__Required task__:
Set down, without alteration, the lines from the one that contains "How far off" through the final line of the material below.

Spatial question entries:
╭──
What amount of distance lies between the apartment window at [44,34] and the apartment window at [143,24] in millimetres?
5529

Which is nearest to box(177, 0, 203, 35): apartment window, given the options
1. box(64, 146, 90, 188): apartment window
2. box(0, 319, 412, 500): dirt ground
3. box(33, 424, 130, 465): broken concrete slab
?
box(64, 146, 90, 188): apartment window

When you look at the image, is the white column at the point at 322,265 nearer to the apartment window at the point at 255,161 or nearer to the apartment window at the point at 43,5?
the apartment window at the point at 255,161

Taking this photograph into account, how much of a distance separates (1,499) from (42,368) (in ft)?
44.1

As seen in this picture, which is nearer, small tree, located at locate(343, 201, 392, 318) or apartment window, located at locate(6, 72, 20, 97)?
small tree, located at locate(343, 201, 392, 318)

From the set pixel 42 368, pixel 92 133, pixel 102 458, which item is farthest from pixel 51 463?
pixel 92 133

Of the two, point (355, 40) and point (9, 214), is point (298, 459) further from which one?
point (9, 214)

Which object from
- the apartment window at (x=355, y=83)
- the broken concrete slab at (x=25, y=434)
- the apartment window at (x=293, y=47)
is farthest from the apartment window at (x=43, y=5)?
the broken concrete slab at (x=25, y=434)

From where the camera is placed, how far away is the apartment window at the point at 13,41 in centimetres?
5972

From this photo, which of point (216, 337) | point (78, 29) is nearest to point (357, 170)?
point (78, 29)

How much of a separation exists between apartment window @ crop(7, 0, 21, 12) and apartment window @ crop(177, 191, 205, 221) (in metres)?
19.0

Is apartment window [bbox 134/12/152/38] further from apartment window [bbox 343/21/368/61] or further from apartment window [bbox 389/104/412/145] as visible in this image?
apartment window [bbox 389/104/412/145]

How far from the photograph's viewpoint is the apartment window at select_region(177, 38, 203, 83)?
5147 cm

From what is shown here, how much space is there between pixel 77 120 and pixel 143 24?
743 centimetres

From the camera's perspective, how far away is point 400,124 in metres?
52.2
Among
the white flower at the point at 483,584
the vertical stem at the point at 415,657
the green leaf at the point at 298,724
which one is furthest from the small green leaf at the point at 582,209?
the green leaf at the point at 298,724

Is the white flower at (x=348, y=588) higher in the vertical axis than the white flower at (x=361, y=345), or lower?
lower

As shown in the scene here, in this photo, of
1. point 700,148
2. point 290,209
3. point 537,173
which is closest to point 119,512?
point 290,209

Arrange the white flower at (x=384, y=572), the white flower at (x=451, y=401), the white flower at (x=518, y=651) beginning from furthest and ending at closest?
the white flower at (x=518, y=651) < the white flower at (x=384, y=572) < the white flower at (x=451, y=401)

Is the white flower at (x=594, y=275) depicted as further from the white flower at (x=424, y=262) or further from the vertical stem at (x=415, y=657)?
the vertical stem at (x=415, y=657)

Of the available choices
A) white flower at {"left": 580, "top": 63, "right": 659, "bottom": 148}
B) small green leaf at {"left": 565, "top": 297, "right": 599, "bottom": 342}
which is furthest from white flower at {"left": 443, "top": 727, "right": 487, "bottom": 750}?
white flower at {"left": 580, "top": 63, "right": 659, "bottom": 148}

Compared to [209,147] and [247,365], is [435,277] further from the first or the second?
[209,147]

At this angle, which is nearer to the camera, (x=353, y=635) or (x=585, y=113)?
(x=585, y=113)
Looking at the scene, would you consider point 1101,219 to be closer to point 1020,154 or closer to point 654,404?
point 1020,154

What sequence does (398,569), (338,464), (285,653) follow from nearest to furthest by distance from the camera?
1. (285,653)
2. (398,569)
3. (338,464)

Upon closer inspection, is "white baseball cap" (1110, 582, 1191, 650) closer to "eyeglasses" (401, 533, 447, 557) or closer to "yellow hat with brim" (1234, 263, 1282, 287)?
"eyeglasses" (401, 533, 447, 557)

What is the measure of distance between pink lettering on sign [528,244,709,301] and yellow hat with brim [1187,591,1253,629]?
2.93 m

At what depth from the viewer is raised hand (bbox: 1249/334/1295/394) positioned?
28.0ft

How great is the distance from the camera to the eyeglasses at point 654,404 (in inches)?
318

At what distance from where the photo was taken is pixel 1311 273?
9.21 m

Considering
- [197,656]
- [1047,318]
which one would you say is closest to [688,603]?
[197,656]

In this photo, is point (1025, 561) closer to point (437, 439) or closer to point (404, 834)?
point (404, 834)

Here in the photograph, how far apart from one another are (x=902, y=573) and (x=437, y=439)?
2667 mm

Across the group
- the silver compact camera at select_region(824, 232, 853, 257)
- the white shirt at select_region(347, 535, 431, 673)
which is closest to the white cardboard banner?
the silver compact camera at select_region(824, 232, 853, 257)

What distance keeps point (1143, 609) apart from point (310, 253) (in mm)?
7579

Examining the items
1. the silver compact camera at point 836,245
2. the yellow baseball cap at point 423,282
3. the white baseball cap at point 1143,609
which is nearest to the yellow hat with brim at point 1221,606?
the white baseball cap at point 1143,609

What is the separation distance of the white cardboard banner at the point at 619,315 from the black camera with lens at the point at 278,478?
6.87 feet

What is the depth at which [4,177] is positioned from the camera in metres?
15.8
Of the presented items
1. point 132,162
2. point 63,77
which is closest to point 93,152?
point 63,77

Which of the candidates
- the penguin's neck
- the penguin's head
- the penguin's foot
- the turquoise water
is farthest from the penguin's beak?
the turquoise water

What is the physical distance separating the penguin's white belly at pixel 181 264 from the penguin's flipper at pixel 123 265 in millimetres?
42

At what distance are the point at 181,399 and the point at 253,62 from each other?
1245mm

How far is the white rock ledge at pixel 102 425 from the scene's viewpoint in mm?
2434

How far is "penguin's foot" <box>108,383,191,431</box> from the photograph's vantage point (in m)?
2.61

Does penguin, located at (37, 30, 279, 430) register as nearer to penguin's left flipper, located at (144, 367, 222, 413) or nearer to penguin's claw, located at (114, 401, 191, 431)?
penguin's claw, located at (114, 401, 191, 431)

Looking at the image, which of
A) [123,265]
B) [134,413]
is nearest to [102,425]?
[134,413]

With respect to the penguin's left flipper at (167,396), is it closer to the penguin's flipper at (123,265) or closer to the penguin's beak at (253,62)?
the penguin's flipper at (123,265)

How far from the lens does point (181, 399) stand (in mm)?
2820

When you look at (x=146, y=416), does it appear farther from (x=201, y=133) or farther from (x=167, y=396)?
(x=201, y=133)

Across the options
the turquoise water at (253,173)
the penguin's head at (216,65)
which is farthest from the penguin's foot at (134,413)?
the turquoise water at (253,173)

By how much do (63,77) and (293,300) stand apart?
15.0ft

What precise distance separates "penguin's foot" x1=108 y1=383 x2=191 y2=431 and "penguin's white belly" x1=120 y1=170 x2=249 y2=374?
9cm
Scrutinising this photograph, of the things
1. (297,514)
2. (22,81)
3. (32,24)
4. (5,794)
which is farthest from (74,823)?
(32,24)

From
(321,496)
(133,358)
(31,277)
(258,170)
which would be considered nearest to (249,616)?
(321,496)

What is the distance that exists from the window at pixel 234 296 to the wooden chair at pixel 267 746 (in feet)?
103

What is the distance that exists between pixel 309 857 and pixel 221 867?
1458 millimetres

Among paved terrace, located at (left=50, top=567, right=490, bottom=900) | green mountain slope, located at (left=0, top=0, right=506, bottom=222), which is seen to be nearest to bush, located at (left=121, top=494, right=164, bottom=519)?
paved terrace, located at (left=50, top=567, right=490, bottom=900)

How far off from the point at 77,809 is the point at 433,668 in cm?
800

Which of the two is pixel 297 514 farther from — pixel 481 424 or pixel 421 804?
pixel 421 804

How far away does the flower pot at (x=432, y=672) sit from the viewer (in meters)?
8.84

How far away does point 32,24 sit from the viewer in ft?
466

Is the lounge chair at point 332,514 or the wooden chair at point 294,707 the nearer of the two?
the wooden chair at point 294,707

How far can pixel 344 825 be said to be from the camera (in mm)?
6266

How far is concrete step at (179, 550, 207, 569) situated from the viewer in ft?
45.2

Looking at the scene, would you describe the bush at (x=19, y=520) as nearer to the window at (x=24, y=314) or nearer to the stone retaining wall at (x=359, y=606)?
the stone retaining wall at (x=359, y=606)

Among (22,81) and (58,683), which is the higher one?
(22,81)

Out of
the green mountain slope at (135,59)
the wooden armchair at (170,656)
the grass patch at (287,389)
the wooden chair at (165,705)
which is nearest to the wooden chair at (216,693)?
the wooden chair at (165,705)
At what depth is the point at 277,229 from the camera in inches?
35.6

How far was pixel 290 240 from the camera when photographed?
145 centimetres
╰──
__Result of this exercise__:
How far off from the point at 77,809 is the point at 433,668 in cm?
800

Which of the two is pixel 297 514 farther from — pixel 481 424 or pixel 421 804?
pixel 421 804

How far away does the flower pot at (x=432, y=672) sit from the viewer (in meters)?
8.84

How far away does point 32,24 sit from the viewer in ft?
466

Is the lounge chair at point 332,514 or the wooden chair at point 294,707 the nearer of the two?
the wooden chair at point 294,707

How far can pixel 344 825 be said to be from the camera (in mm)?
6266

How far is concrete step at (179, 550, 207, 569) situated from the viewer in ft?
45.2

Looking at the scene, would you describe the bush at (x=19, y=520) as nearer to the window at (x=24, y=314) or nearer to the stone retaining wall at (x=359, y=606)?
the stone retaining wall at (x=359, y=606)

Among (22,81) and (58,683), which is the higher one?
(22,81)

Out of
the green mountain slope at (135,59)
the wooden armchair at (170,656)
the grass patch at (287,389)
the wooden chair at (165,705)
which is nearest to the wooden chair at (216,693)?
the wooden chair at (165,705)
At what depth is the point at 277,229 from the camera in inches?
35.6

How far was pixel 290 240 from the camera when photographed?
145 centimetres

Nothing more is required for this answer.